**Given problem**: Identify each line in the listing below that contains the string "fill" and copy those lines. Case counts when matching.

**Materials provided**:
..............................

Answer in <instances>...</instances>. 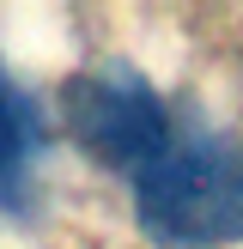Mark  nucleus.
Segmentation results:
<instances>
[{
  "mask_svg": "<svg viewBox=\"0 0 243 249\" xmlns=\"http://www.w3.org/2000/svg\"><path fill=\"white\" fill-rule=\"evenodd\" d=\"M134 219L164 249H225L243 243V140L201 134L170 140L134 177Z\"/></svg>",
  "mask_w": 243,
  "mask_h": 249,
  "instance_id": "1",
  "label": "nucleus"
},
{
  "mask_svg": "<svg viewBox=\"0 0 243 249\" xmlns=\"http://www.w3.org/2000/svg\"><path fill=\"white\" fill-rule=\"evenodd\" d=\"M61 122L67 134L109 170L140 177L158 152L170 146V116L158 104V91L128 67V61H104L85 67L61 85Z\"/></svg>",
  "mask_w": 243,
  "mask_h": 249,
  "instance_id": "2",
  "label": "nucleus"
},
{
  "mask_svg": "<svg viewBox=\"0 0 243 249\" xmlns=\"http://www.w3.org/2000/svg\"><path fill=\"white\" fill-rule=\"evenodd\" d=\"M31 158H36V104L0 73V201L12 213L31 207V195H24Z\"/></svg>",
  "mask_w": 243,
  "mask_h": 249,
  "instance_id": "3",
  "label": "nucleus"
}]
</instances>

..............................

**Output**:
  "mask_svg": "<svg viewBox=\"0 0 243 249\" xmlns=\"http://www.w3.org/2000/svg\"><path fill=\"white\" fill-rule=\"evenodd\" d=\"M134 219L164 249H225L243 243V140L201 134L170 140L134 177Z\"/></svg>",
  "mask_svg": "<svg viewBox=\"0 0 243 249\" xmlns=\"http://www.w3.org/2000/svg\"><path fill=\"white\" fill-rule=\"evenodd\" d=\"M61 122L67 134L109 170L140 177L158 152L170 146V116L158 104V91L128 67V61H104L85 67L61 85Z\"/></svg>",
  "mask_svg": "<svg viewBox=\"0 0 243 249\" xmlns=\"http://www.w3.org/2000/svg\"><path fill=\"white\" fill-rule=\"evenodd\" d=\"M31 158H36V104L0 73V201L12 213L31 207V195H24Z\"/></svg>",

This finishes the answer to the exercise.